Her ears lowered, and she too fell silent, her brows knitting together as she sought out the proper words. “Yes, they do,” she said finally. “And there will always be ponies who think that no matter what you do or say. Just like I said, ponies hear what they want to hear.”

“That’s not very encouraging,” I noted.

“No,” she conceded, “depending on your definition of social-climber. If you’re thinking of the erroneous definition which is to use ponies solely as tools for social-standing, then yes, it’s not encouraging. But if you use my definition, which is to put yourself in the best place to achieve your dreams using hard work, great social skills, creativity and generosity towards everypony, then yes, Rarity, you’re a social-climbing bitch and I wouldn’t want you to be anything else.”

It was liberating to laugh at that, even though tears wet my eyes. Like shackles I’d been dragging along behind me had suddenly vanished.

It seemed I was no longer bitter.

“My, my!” I exclaimed, wiping my eyes with a nearby tissue. “I daresay I might adopt your definition of the term, Twilight. If only more ponies shared that opinion.”

She hummed. “We can figure that out some other time,” she said. “Because my train is leaving in less than twenty minutes.”

“What? Already?!” I gasped. Horrors!

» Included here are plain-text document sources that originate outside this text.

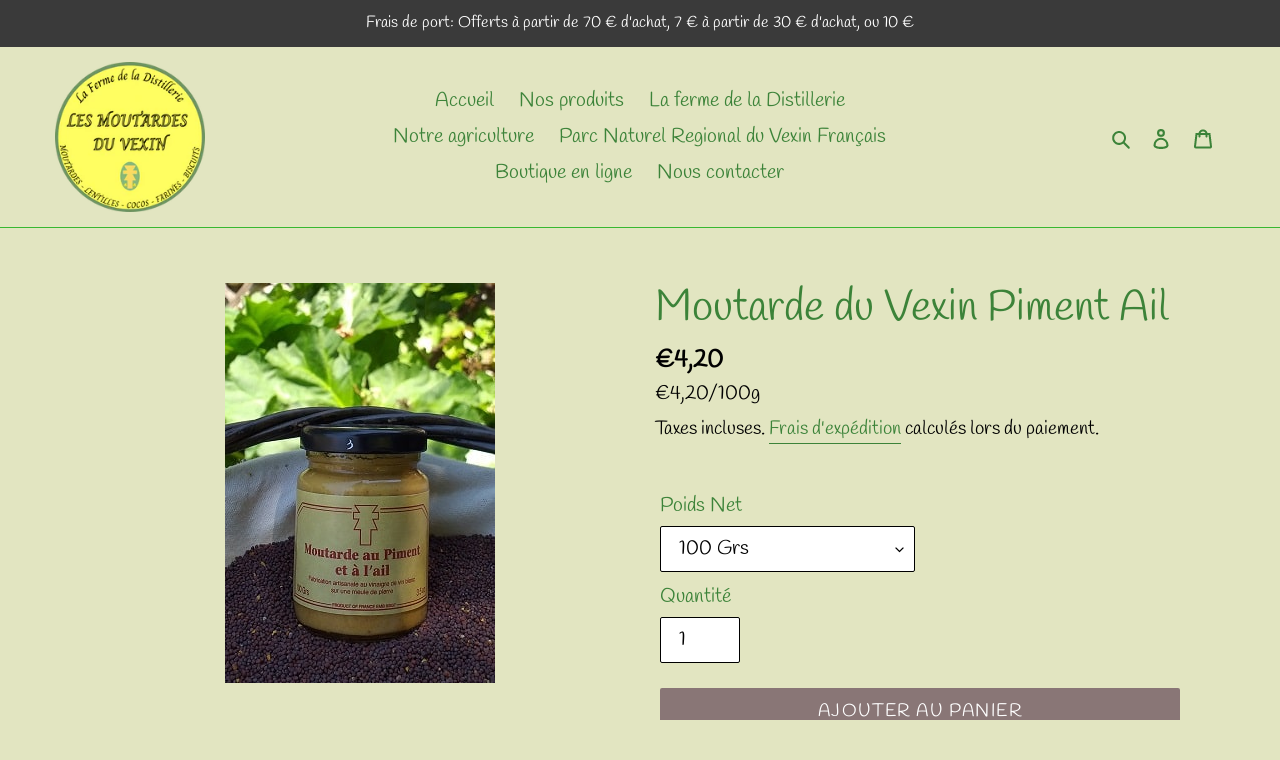

--- FILE ---
content_type: text/css
request_url: https://www.lesmoutardesduvexin.fr/cdn/shop/t/8/assets/azexo-extension-debut.css?v=152452616889676486821592849689
body_size: 124
content:
@import"https://fonts.googleapis.com/css?family=alfie:100,100italic,200,200italic,300,300italic,400,400italic,500,500italic,600,600italic,700,700italic,800,800italic,900,900italic%7Calfie:100,100italic,200,200italic,300,300italic,400,400italic,500,500italic,600,600italic,700,700italic,800,800italic,900,900italic&subset=latin,latin-ext&display=swap";.az-debut{color:#000;font-family:alfie;font-weight:400;font-style:normal;font-size:30px}.az-debut h1,.az-debut h2,.az-debut h3,.az-debut h4,.az-debut h5,.az-debut h6{color:#3c8339;font-family:alfie;font-weight:400;font-style:normal;font-size:30px;margin:0 0 17.5px;line-height:1.2;overflow-wrap:break-word;word-wrap:break-word}.az-debut h1{font-size:2.1875em;text-transform:none;letter-spacing:0}@media only screen and (max-width: 749px){.az-debut h1{font-size:2em}}.az-debut h2{font-size:1.25em;text-transform:uppercase;letter-spacing:.1em}@media only screen and (max-width: 749px){.az-debut h2{font-size:1.125em}}.az-debut h3{font-size:1.625em;text-transform:none;letter-spacing:0}@media only screen and (max-width: 749px){.az-debut h3{font-size:1.25em}}.az-debut h4{font-size:1.0625em}@media only screen and (max-width: 749px){.az-debut h4{font-size:.9375em}}.az-debut h5{font-size:.9375em}@media only screen and (max-width: 749px){.az-debut h5{font-size:.8125em}}.az-debut h6{font-size:.875em}@media only screen and (max-width: 749px){.az-debut h6{font-size:.75em}}.az-debut a{color:#3c8339;text-decoration:none}.az-debut img{max-width:100%}.az-debut input,.az-debut select,.az-debut textarea{color:#000;border:1px solid #000000;background-color:#fff}.az-debut button,.az-debut .az-button a{color:#fff;background-color:#fff;font-size:14px;font-weight:700;text-transform:uppercase;border:1px solid transparent;padding:10px 18px}.az-debut .az-product-price .az-product-prices{font-weight:600;color:#000}.az-debut .az-product-price .az-product-prices .az-sale-price{color:#fa4545}.az-debut .az-product-image img{border:1px solid rgba(0,0,0,.2)}.az-debut .az-collections-list .az-background,.az-debut .az-collection .az-background{background-color:#0006}.az-debut .az-collections-list .az-collection-title>div>h3,.az-debut .az-collection .az-collection-title>div>h3{text-align:center;color:#fff}.az-debut .az-article-read-more button{background-color:#fff;font-size:14px;font-weight:700;text-transform:uppercase;border:1px solid transparent;border:1px solid #ffffff;color:#fff;background-color:transparent;font-size:12px;padding:5px 15px}.az-debut .az-product .az-product-prices{font-size:20px}.az-debut .az-product .az-product-options .az-product-option label{color:#3c8339}.az-debut .az-product .az-product-options .az-product-option select{color:#000;border:1px solid #000000;background-color:#fff;font-size:15px;line-height:22px}.az-debut .az-product .az-quantity-wrapper input{color:#000;border:1px solid #000000;background-color:#fff;font-weight:600;text-align:center;font-size:15px}.az-debut .az-product .az-quantity-wrapper svg{fill:#3c8339}.az-debut .az-product .az-product-description{color:#3c8339}.az-debut .az-product .az-product-cart-button button{color:#fff;background-color:#fff;font-size:14px;font-weight:700;text-transform:uppercase;border:1px solid transparent;padding:10px 18px}.az-debut .az-image img{border:1px solid rgba(0,0,0,.2)}.az-debut img[src*="/collection1.svg"],.az-debut img[src*="/collection2.svg"],.az-debut img[src*="/collection3.svg"],.az-debut img[src*="/logo.svg"],.az-debut img[src*="/product1.svg"],.az-debut img[src*="/product2.svg"],.az-debut img[src*="/product3.svg"],.az-debut img[src*="/product4.svg"],.az-debut img[src*="/product5.svg"],.az-debut img[src*="/product6.svg"],.az-debut img[src*="/square-image.svg"],.az-debut img[src*="/wide-image1.svg"],.az-debut img[src*="/wide-image2.svg"]{opacity:.3;background-color:#0000004d}.az-button.az-debut-button a{color:#fff;background-color:#fff;font-size:14px;font-weight:700;text-transform:uppercase;border:1px solid transparent;padding:10px 18px}.az-button.az-debut-small-button a{background-color:#fff;font-size:14px;font-weight:700;text-transform:uppercase;border:1px solid transparent;border:1px solid #ffffff;color:#fff;background-color:transparent;font-size:12px;padding:5px 15px}.az-debut-border-color{border-color:#38b831}.az-debut-overlay-background{background-color:#0006}.az-debut-gray-background{background-color:#0000000d}
/*# sourceMappingURL=/cdn/shop/t/8/assets/azexo-extension-debut.css.map?v=152452616889676486821592849689 */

I felt like we’d only just started to talk about the topic! “After everything we’ve been through?! After a friendship bonding session like we’ve not had in months?! Twilight, you wound me!”

“Well, you shouldn’t have waited until the last second to bring this up!” she exclaimed.

“Oh, I did, didn’t I?’ I said, leaning back and sighing dramatically. “I will only keep you long enough to say—” I offered her my grandest smile. “Thank you, Twilight, for having such a high opinion of me.”

She smiled back.

“It’s not an opinion, Rarity. It’s a fact.”